By Emilia Díaz-Struck, Delphine Reuter, Agustin Armendariz, Jelena Cosic, Jesús Escudero, Miguel Fiandor Gutiérrez, Mago Torres, Karrie Kehoe, Margot Williams, Denise Hassanzade Ajiri and Sean McGoey, ICIJ
[We’re amplifying this story even though it lacks an appropriate punchline – so far. For context, decades of austerity and punishment of everyday people and even entire countries was justified on the grounds that ‘you just can’t tax too much’. Meanwhile, our presidents, kings, prime ministers and corporate masters have been hiding their assets in offshore accounts, to the tune of more than $11 trillion, as of 2020.
This hidden wealth is served by an entire political and legal infrastructure designed to help those with the most avoid paying taxes that might help those with the least. Given the size of this leak, expect names to be named, reputations to be shredded, and governments to fall. — Progressive Hub]
A 2.94 terabyte data trove exposes the offshore secrets of wealthy elites from more than 200 countries and territories. These are people who use tax and secrecy havens to buy property and hide assets; many avoid taxes and worse. They include more than 330 politicians and 130 Forbes billionaires, as well as celebrities, fraudsters, drug dealers, royal family members and leaders of religious groups around the world.
The International Consortium of Investigative Journalists spent more than a year structuring, researching and analyzing the more than 11.9 million records in the Pandora Papers leak. The task involved three main elements: journalists, technology and time.
What is the Pandora Papers?
The Pandora Papers investigation is the world’s largest-ever journalistic collaboration, involving more than 600 journalists from 150 media outlets in 117 countries.
The investigation is based on a leak of confidential records of 14 offshore service providers that give professional services to wealthy individuals and corporations seeking to incorporate shell companies, trusts, foundations and other entities in low- or no-tax jurisdictions. The entities enable owners to conceal their identities from the public and sometimes from regulators. Often, the providers help them open bank accounts in countries with light financial regulation.
The 2.94 terabytes of data, leaked to ICIJ and shared with media partners around the world, arrived in various formats: as documents, images, emails, spreadsheets, and more.
The records include an unprecedented amount of information on so-called beneficial owners of entities registered in the British Virgin Islands, Seychelles, Hong Kong, Belize, Panama, South Dakota and other secrecy jurisdictions.

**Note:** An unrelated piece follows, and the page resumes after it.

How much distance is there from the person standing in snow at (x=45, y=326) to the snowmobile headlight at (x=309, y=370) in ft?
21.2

They also contain information on the shareholders, directors and officers. In addition to the rich, the famous and the infamous, those exposed by the leak include people who don’t represent a public interest and who don’t appear in our reporting, such as small business owners, doctors and other, usually affluent, individuals away from the public spotlight.
While some of the files date to the 1970s, most of those reviewed by ICIJ were created between 1996 and 2020. They cover a wide range of matters: the creation of shell companies, foundations and trusts; the use of such entities to purchase real estate, yachts, jets and life insurance; their use to make investments and to move money between bank accounts; estate planning and other inheritance issues; and the avoidance of taxes through complex financial schemes. Some documents are tied to financial crimes, including money laundering.